Assume OutlierHandler detects outliers per feature using rules such as IQR capping or z-score thresholds, and the imputer classes learn statistics during fit and fill missing values during transform.
Constraints & Assumptions
-
Treat the classes as stateful preprocessing components for train/validation/test pipelines.
-
Focus on code quality, API design, correctness, leakage prevention, and testing.
-
Do not assume access to production internals beyond the class behavior described.
-
Discuss both behavior and maintainability.
Clarifying Questions to Ask
-
Should the classes follow scikit-learn's estimator API exactly?
-
Are inputs NumPy arrays, pandas DataFrames, or both?
-
Should transforms preserve column names, dtypes, indexes, and missing-value markers?
-
Are outliers capped, removed, replaced, or flagged?
Part 1 - OutlierHandler Summary
Provide a high-level summary of what the OutlierHandler class does.
What This Part Should Cover
-
Explain that it learns per-feature thresholds during
fit
.
-
Explain that
transform
applies stored thresholds to new data consistently.
-
Mention strategies such as IQR, z-score, capping, masking, or replacement.
-
Connect the class to ML preprocessing pipelines.
Part 2 - Fit and Transform Separation
Explain why separating fit and transform into two methods matters.
What This Part Should Cover
-
Prevent data leakage by learning statistics only on training data.
-
Ensure validation, test, and production data are transformed consistently.
-
Support pipelines, cross-validation, serialization, and reproducibility.
-
Clarify behavior when
transform
is called before
fit
.
Part 3 - Code Quality and Testing
Evaluate the code quality and propose tests.
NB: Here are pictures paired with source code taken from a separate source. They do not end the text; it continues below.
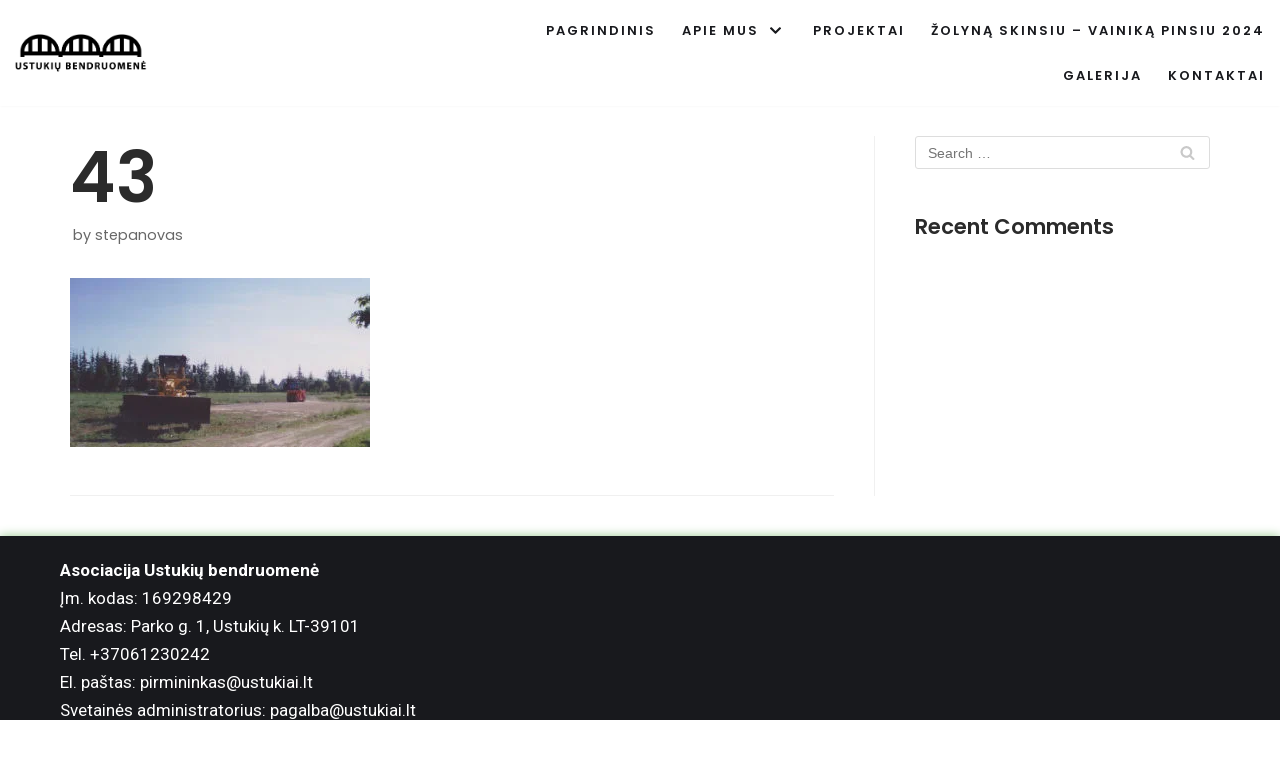

--- FILE ---
content_type: text/css
request_url: https://ustukiai.lt/wp-content/uploads/elementor/css/post-121.css?ver=1768645520
body_size: 236
content:
.elementor-kit-121{--e-global-color-primary:#6EC1E4;--e-global-color-secondary:#54595F;--e-global-color-text:#7A7A7A;--e-global-color-accent:#61CE70;--e-global-color-69b7015c:#4054B2;--e-global-color-49efc223:#23A455;--e-global-color-5230bf34:#FFF;--e-global-color-169e969c:#F4F4F4;--e-global-color-63fba0dc:#7DB46C;--e-global-color-6f88d48d:#000000;--e-global-color-47a7bd04:#18191D;--e-global-color-3ab31347:#000000;--e-global-color-1b3e7fd2:#000000;--e-global-color-428e84b:#99C990;--e-global-color-7c96b33:#8BB48B;--e-global-color-10aa7e47:#000;--e-global-color-31106f4d:#2B2B2B;--e-global-typography-primary-font-family:"Roboto";--e-global-typography-primary-font-weight:600;--e-global-typography-secondary-font-family:"Roboto Slab";--e-global-typography-secondary-font-weight:400;--e-global-typography-text-font-family:"Roboto";--e-global-typography-text-font-weight:400;--e-global-typography-accent-font-family:"Roboto";--e-global-typography-accent-font-weight:500;}.elementor-section.elementor-section-boxed > .elementor-container{max-width:1140px;}.e-con{--container-max-width:1140px;}{}h1.entry-title{display:var(--page-title-display);}@media(max-width:1024px){.elementor-section.elementor-section-boxed > .elementor-container{max-width:1024px;}.e-con{--container-max-width:1024px;}}@media(max-width:767px){.elementor-section.elementor-section-boxed > .elementor-container{max-width:767px;}.e-con{--container-max-width:767px;}}

--- FILE ---
content_type: text/css
request_url: https://ustukiai.lt/wp-content/uploads/elementor/css/post-4913.css?ver=1768645520
body_size: 369
content:
.elementor-4913 .elementor-element.elementor-element-b85819c:not(.elementor-motion-effects-element-type-background), .elementor-4913 .elementor-element.elementor-element-b85819c > .elementor-motion-effects-container > .elementor-motion-effects-layer{background-color:#18191D;}.elementor-4913 .elementor-element.elementor-element-b85819c > .elementor-container{max-width:1490px;}.elementor-4913 .elementor-element.elementor-element-b85819c{box-shadow:0px 0px 10px 0px #99C990;transition:background 0.3s, border 0.3s, border-radius 0.3s, box-shadow 0.3s;}.elementor-4913 .elementor-element.elementor-element-b85819c > .elementor-background-overlay{transition:background 0.3s, border-radius 0.3s, opacity 0.3s;}.elementor-4913 .elementor-element.elementor-element-cd07601 > .elementor-container{max-width:1490px;}.elementor-widget-text-editor{font-family:var( --e-global-typography-text-font-family ), Sans-serif;font-weight:var( --e-global-typography-text-font-weight );color:var( --e-global-color-text );}.elementor-widget-text-editor.elementor-drop-cap-view-stacked .elementor-drop-cap{background-color:var( --e-global-color-primary );}.elementor-widget-text-editor.elementor-drop-cap-view-framed .elementor-drop-cap, .elementor-widget-text-editor.elementor-drop-cap-view-default .elementor-drop-cap{color:var( --e-global-color-primary );border-color:var( --e-global-color-primary );}.elementor-4913 .elementor-element.elementor-element-7d1696f > .elementor-widget-container{margin:0px 0px 0px 40px;padding:0px 0px 0px 0px;}.elementor-4913 .elementor-element.elementor-element-7d1696f{columns:1;text-align:left;color:#FFFFFF;}.elementor-4913 .elementor-element.elementor-element-34889a2 .elementor-repeater-item-a8bcb99.elementor-social-icon{background-color:#FFFFFF;}.elementor-4913 .elementor-element.elementor-element-34889a2 .elementor-repeater-item-a8bcb99.elementor-social-icon i{color:#18191D;}.elementor-4913 .elementor-element.elementor-element-34889a2 .elementor-repeater-item-a8bcb99.elementor-social-icon svg{fill:#18191D;}.elementor-4913 .elementor-element.elementor-element-34889a2 .elementor-repeater-item-39ea559.elementor-social-icon{background-color:#FFFFFF;}.elementor-4913 .elementor-element.elementor-element-34889a2 .elementor-repeater-item-39ea559.elementor-social-icon i{color:#18191D;}.elementor-4913 .elementor-element.elementor-element-34889a2 .elementor-repeater-item-39ea559.elementor-social-icon svg{fill:#18191D;}.elementor-4913 .elementor-element.elementor-element-34889a2{--grid-template-columns:repeat(0, auto);--icon-size:22px;--grid-column-gap:5px;--grid-row-gap:0px;}.elementor-4913 .elementor-element.elementor-element-34889a2 .elementor-widget-container{text-align:left;}.elementor-4913 .elementor-element.elementor-element-34889a2 > .elementor-widget-container{margin:-35px 0px 0px 40px;}.elementor-widget-image .widget-image-caption{color:var( --e-global-color-text );font-family:var( --e-global-typography-text-font-family ), Sans-serif;font-weight:var( --e-global-typography-text-font-weight );}.elementor-4913 .elementor-element.elementor-element-2cd6f4e{text-align:right;}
What This Part Should Cover
-
Review API consistency, input validation, error handling, documentation, naming, type handling, and edge cases.
-
Test missing values, constant columns, all-null columns, mixed dtypes, unseen categories, extreme values, small samples, and transform-before-fit errors.
-
Test shape preservation, no mutation of inputs, deterministic output, and parity across train/test.
-
Include unit tests and integration tests inside a simple ML pipeline.
Follow-up Questions
-
How would you make the classes compatible with scikit-learn pipelines?
-
What bug would you expect if thresholds are recomputed during transform?
-
How would you test the behavior on a DataFrame with nonnumeric columns?